In 1540 people in England
were banned from
playing football. Two years later more games were banned including
a new popular activity called shuffleboard (shove-halfpenny).
One pastime that all classes
enjoyed in Tudor England was bear-baiting. Individual bears were chained
to a post in a bear-ring. A group of dogs were then set on the bear.

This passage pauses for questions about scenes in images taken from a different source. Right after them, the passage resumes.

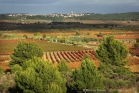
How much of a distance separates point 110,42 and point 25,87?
18320mm

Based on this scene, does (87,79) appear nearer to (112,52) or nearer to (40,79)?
(40,79)

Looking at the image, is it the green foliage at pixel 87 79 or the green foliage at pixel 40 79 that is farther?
the green foliage at pixel 87 79

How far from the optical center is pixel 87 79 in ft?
61.9

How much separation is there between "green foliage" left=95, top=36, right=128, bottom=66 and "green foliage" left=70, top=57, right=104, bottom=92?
49.3 ft

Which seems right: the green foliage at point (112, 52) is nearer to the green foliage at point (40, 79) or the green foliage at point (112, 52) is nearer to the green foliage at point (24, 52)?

The dogs tried to kill the bear by biting its throat.
Henry
VIII and Elizabeth both enjoyed
watching bear-baiting. A ring was even built in the grounds of Whitehall
so that the Tudor monarchs could watch bear-baiting from the windows
of the palace. Queen Elizabeth went on her tours of England, towns
put on large bear-baiting shows for her. When the House
of Commons in 1585 voted to ban bear-baiting on Sunday, Elizabeth
overruled them.
Elizabethans also enjoyed
watching other cruel events, for example, bears-that had been blinded
being whipped by five or six men. Another event involved donkeys and
bulls being attacked by teams of fierce dogs.
People also paid to visit
mental institutions like Bedlam Hospital in London, where they enjoyed
watching the strange antics of the patients. Bedlam even hired out
patients to appear as entertainers at weddings and banquets.

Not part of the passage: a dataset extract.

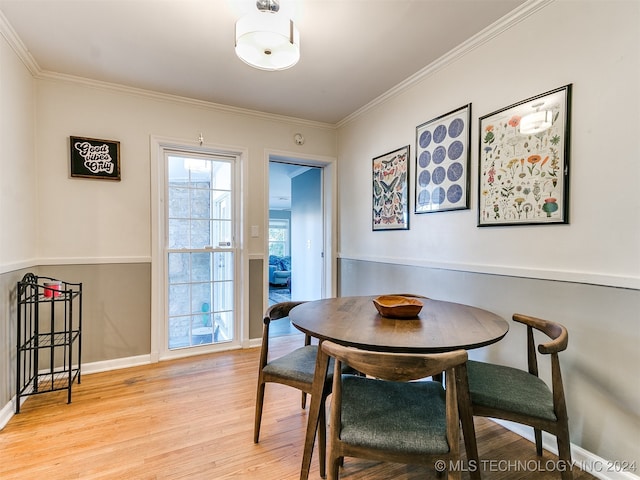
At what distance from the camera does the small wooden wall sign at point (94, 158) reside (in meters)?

A woodcut of a bear-garden
(c. 1620)

(1)
Philip Stubbs, The Anatomy of Abuses (1585)
Football
is more a fight than a game... Sometimes their necks are broken, sometimes
their backs, sometimes their legs... Football encourages envy and
hatred... sometimes fighting, murder and a great loss of blood.
(2)
Paul Hentzner was a German who visited England in 1598. While he was
in London he watched a blinded bear being whipped by a group of six
men.
The bear
cannot escape from them because of the chain; he defends himself with
all his force and skill, throwing down all who come within his reach...

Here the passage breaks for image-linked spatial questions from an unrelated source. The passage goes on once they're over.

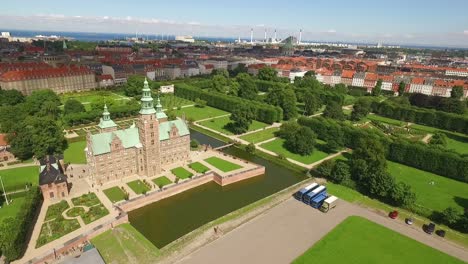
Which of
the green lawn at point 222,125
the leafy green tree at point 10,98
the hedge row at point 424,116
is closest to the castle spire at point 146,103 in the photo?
the green lawn at point 222,125

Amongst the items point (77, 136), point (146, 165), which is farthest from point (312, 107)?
point (77, 136)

and tearing the whips out of their hands and breaking them.
(3)
On 16th June, 1670, John Evelyn recorded in his diary what he saw
when he visited a bear-garden.
I went with
some friends to the bear-garden... there was cock-fighting, dog-fighting,
bear and bull-baiting... One of the bulls tossed a dog into a lady's
lap, as she sat in one of the boxes at a considerable height from
the arena. Two poor dogs were killed.
(4)
Celia Fiennes visited Windsor Castle in 1698. While she was there
she saw a race between two men. Each round was almost four miles.
They were to run it so
often as to make up twenty-two miles... The English man gained the
lead on the second round. He kept the lead until the fifth round and
then the Scotch man came up... The English man fell down within a
few yards of the post... many hundred pounds were won and lost about
it.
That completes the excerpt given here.